(Data pulled from a collection)
□ □ □

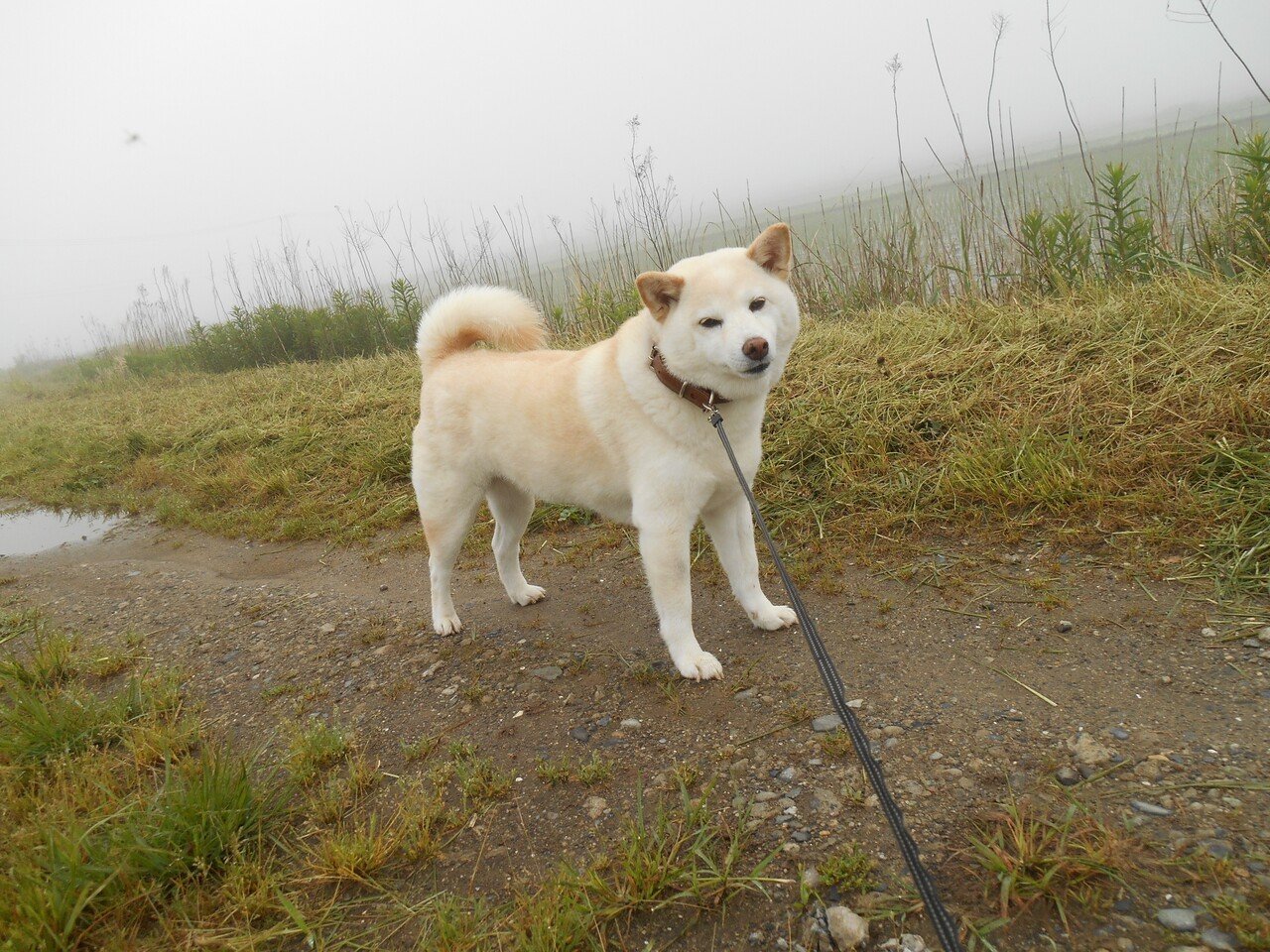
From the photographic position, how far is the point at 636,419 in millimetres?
2811

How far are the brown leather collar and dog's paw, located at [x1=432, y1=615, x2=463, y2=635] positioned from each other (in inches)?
70.5

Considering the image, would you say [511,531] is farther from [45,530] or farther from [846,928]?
[45,530]

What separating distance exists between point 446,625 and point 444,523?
0.55 meters

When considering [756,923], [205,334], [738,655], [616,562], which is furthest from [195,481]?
[205,334]

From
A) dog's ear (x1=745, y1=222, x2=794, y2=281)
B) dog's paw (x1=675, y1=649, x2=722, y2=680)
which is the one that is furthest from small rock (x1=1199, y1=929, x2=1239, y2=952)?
dog's ear (x1=745, y1=222, x2=794, y2=281)

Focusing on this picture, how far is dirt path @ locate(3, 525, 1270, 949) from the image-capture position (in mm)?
1821

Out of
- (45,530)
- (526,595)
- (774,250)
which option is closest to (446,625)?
(526,595)

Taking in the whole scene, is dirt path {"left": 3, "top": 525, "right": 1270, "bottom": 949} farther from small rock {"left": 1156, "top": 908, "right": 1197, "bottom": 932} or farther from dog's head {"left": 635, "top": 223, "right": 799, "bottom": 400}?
dog's head {"left": 635, "top": 223, "right": 799, "bottom": 400}

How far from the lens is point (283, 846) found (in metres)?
2.04

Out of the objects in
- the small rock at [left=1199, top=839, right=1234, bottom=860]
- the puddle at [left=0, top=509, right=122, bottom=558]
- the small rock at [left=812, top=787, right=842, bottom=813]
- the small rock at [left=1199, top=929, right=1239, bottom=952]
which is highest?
the puddle at [left=0, top=509, right=122, bottom=558]

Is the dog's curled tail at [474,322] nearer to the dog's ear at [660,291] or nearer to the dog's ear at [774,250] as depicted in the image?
the dog's ear at [660,291]

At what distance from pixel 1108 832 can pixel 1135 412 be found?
278cm

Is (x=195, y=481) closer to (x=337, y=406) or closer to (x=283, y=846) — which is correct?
(x=337, y=406)

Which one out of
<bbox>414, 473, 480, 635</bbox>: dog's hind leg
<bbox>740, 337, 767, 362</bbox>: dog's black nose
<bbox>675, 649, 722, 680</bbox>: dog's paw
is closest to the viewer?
<bbox>740, 337, 767, 362</bbox>: dog's black nose
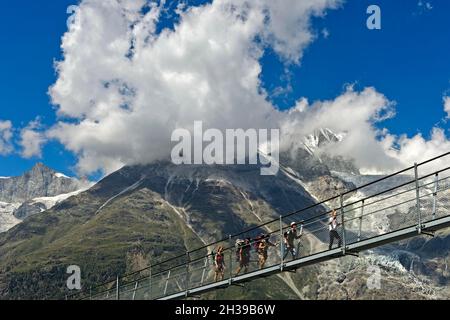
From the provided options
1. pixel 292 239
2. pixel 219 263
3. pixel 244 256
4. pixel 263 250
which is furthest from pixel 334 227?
Answer: pixel 219 263

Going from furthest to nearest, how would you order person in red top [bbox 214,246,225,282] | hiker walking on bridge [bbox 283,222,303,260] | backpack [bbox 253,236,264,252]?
person in red top [bbox 214,246,225,282] < backpack [bbox 253,236,264,252] < hiker walking on bridge [bbox 283,222,303,260]

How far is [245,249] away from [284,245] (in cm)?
298

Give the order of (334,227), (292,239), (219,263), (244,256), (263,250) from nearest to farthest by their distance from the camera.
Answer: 1. (334,227)
2. (292,239)
3. (263,250)
4. (244,256)
5. (219,263)

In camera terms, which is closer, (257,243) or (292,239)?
(292,239)

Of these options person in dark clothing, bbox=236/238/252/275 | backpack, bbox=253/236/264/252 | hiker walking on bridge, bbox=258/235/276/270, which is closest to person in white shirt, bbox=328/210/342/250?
hiker walking on bridge, bbox=258/235/276/270

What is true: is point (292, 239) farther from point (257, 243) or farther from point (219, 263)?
point (219, 263)

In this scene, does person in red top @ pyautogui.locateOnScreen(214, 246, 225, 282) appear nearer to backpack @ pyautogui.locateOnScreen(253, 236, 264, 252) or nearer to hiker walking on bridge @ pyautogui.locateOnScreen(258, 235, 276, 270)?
backpack @ pyautogui.locateOnScreen(253, 236, 264, 252)

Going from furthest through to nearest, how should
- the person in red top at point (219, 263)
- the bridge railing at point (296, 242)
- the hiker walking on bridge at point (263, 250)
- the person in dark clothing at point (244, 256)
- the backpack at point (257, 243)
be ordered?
the person in red top at point (219, 263) → the person in dark clothing at point (244, 256) → the hiker walking on bridge at point (263, 250) → the backpack at point (257, 243) → the bridge railing at point (296, 242)

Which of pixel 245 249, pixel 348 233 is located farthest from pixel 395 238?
pixel 245 249

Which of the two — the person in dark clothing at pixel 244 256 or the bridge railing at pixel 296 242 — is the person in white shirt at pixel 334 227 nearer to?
the bridge railing at pixel 296 242

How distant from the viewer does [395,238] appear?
2850 cm

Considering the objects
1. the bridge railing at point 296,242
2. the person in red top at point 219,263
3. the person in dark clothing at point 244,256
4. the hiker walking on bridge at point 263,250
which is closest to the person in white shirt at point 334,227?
the bridge railing at point 296,242

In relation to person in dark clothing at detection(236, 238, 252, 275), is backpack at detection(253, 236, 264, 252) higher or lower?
higher
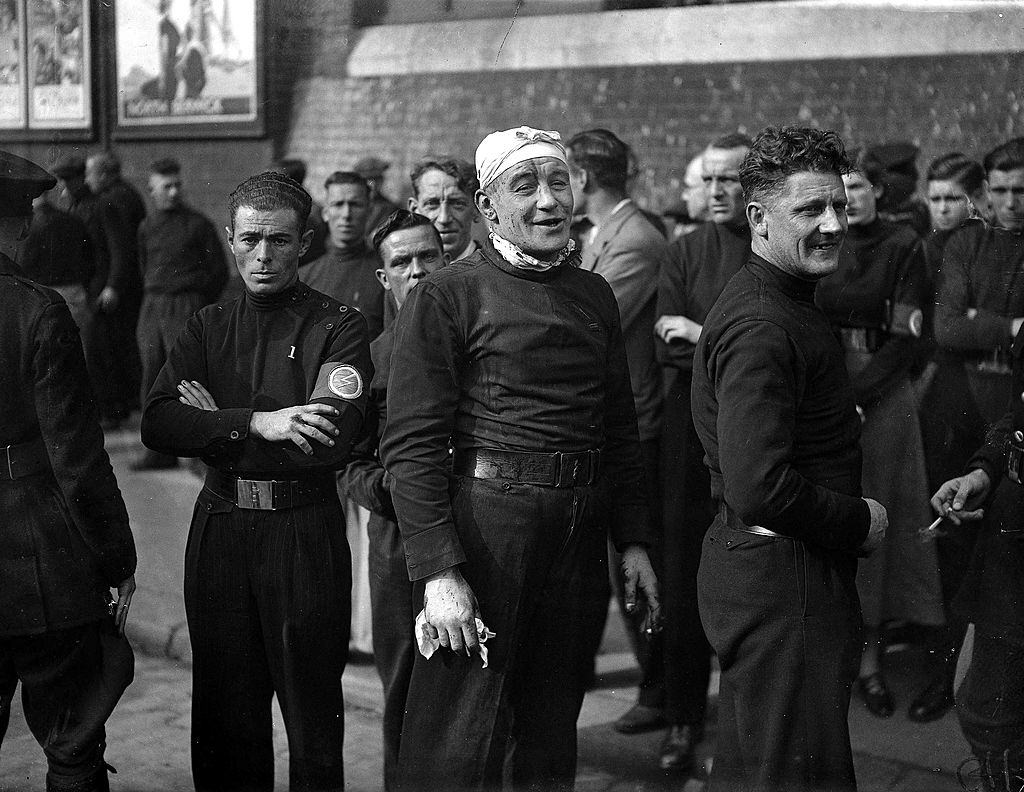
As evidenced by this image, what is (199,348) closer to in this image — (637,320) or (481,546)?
(481,546)

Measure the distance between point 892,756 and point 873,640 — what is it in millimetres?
591

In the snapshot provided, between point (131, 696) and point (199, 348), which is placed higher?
point (199, 348)

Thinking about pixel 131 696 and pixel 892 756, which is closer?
pixel 892 756

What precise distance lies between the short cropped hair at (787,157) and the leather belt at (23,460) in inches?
80.0

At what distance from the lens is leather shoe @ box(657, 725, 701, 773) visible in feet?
14.2

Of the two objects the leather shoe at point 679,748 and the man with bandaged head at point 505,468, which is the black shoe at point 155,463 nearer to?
the leather shoe at point 679,748

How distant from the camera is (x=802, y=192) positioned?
2.99m

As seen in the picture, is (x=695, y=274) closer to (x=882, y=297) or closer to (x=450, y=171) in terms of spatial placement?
(x=882, y=297)

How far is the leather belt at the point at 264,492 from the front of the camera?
340 cm

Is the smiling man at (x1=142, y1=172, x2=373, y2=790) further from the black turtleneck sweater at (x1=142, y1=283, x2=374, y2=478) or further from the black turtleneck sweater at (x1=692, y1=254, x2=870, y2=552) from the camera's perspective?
the black turtleneck sweater at (x1=692, y1=254, x2=870, y2=552)

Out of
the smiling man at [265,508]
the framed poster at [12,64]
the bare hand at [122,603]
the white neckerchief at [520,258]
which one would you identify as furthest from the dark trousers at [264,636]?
the framed poster at [12,64]

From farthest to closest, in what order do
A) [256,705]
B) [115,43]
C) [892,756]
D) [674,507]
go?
[115,43]
[674,507]
[892,756]
[256,705]

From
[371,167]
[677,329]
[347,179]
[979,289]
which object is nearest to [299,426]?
[677,329]

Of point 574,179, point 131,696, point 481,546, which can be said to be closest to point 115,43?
point 574,179
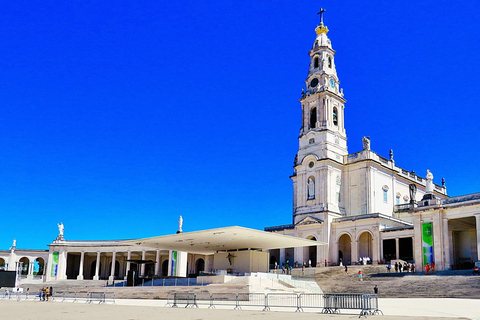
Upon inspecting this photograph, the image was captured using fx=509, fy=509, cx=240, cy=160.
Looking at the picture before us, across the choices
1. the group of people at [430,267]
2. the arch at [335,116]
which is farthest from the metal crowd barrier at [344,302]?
the arch at [335,116]

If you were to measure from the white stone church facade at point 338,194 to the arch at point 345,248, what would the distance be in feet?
0.36

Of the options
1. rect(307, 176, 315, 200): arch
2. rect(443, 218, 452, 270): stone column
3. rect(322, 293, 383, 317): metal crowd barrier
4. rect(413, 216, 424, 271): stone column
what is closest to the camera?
rect(322, 293, 383, 317): metal crowd barrier

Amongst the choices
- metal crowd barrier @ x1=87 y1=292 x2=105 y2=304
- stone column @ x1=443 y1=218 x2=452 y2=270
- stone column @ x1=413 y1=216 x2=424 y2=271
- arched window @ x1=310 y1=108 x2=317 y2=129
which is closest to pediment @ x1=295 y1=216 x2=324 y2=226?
arched window @ x1=310 y1=108 x2=317 y2=129

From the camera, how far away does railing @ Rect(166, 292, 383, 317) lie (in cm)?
2150

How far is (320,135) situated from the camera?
60031 millimetres

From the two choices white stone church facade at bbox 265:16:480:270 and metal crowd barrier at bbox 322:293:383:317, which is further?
white stone church facade at bbox 265:16:480:270

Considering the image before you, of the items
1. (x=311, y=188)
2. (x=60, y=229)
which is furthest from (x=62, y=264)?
Result: (x=311, y=188)

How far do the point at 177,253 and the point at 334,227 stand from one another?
1895cm

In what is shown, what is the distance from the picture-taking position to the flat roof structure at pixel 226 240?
36.7 metres

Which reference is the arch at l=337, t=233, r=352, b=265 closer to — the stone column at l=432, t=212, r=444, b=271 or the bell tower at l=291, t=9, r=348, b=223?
the bell tower at l=291, t=9, r=348, b=223

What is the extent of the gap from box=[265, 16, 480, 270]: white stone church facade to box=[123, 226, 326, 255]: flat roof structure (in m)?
11.8

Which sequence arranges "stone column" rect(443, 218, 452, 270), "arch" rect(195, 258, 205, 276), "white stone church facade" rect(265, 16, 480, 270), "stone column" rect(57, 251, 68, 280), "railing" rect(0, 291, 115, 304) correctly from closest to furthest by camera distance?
"railing" rect(0, 291, 115, 304), "stone column" rect(443, 218, 452, 270), "white stone church facade" rect(265, 16, 480, 270), "stone column" rect(57, 251, 68, 280), "arch" rect(195, 258, 205, 276)

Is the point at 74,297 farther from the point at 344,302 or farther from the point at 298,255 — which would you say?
the point at 298,255

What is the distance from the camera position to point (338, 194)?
59.3 m
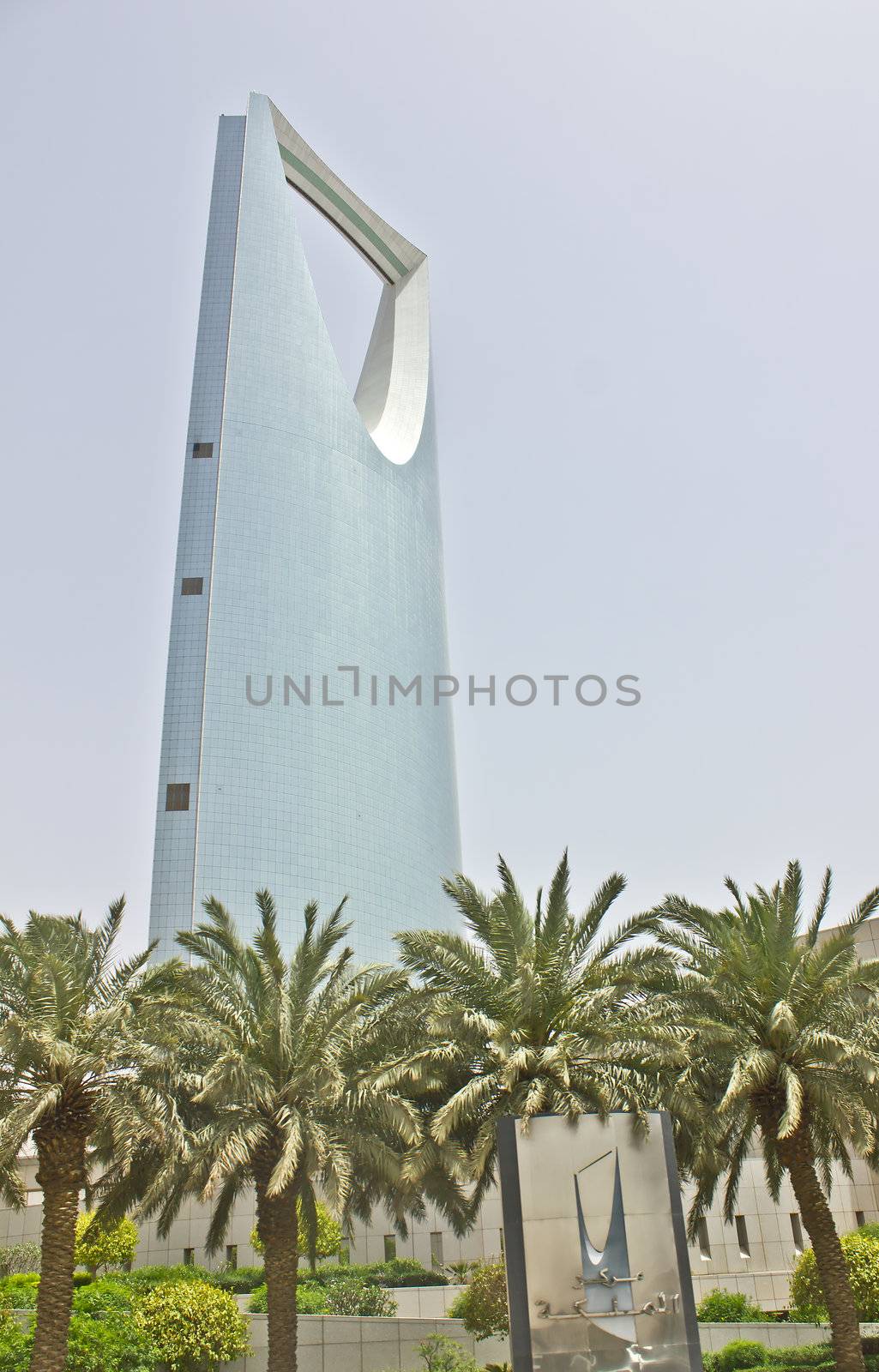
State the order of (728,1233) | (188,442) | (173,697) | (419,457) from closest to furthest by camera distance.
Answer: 1. (728,1233)
2. (173,697)
3. (188,442)
4. (419,457)

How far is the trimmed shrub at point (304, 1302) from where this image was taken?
2720cm

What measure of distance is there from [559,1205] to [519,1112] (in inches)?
72.0

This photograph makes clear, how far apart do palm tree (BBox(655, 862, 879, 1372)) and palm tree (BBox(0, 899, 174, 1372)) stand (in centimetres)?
1014

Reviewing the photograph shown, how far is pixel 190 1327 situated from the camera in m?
23.7

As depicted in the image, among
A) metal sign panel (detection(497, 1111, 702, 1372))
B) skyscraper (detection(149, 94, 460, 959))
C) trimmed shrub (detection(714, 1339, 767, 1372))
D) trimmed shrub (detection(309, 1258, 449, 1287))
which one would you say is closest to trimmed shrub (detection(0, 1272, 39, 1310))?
trimmed shrub (detection(309, 1258, 449, 1287))

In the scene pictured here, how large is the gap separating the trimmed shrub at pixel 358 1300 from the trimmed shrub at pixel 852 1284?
990 cm

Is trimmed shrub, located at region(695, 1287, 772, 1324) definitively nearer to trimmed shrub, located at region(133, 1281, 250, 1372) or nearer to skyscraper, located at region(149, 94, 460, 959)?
trimmed shrub, located at region(133, 1281, 250, 1372)

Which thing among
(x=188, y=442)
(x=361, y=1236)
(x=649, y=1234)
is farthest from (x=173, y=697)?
(x=649, y=1234)

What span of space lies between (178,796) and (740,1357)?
116ft

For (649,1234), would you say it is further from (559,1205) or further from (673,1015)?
(673,1015)

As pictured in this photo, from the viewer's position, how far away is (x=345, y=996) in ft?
78.7

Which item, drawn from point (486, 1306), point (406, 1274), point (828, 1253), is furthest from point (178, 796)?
point (828, 1253)

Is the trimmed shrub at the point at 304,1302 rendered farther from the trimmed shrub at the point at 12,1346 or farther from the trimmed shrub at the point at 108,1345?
the trimmed shrub at the point at 12,1346

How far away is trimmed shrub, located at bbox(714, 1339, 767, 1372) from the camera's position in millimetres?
26031
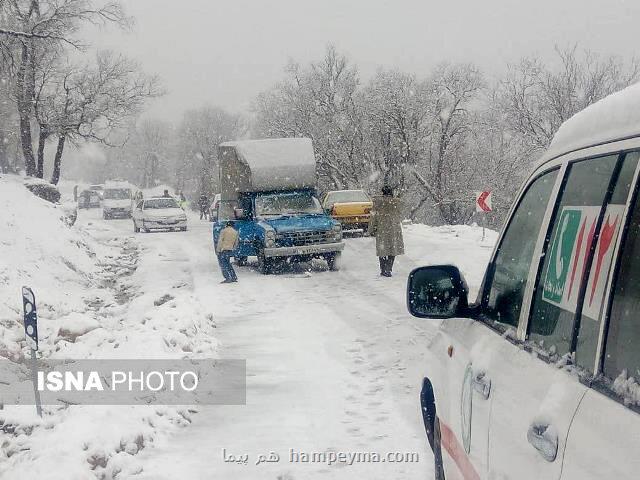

□ □ □

= Exercise prompt =
Identify each line in the material above that contains the string "locateOnScreen", and copy those lines in full.

= Result of this exercise =
In this scene, does person in red top @ pyautogui.locateOnScreen(214, 246, 225, 282) appear nearer to backpack @ pyautogui.locateOnScreen(253, 236, 264, 252) or nearer to hiker walking on bridge @ pyautogui.locateOnScreen(258, 235, 276, 270)?
backpack @ pyautogui.locateOnScreen(253, 236, 264, 252)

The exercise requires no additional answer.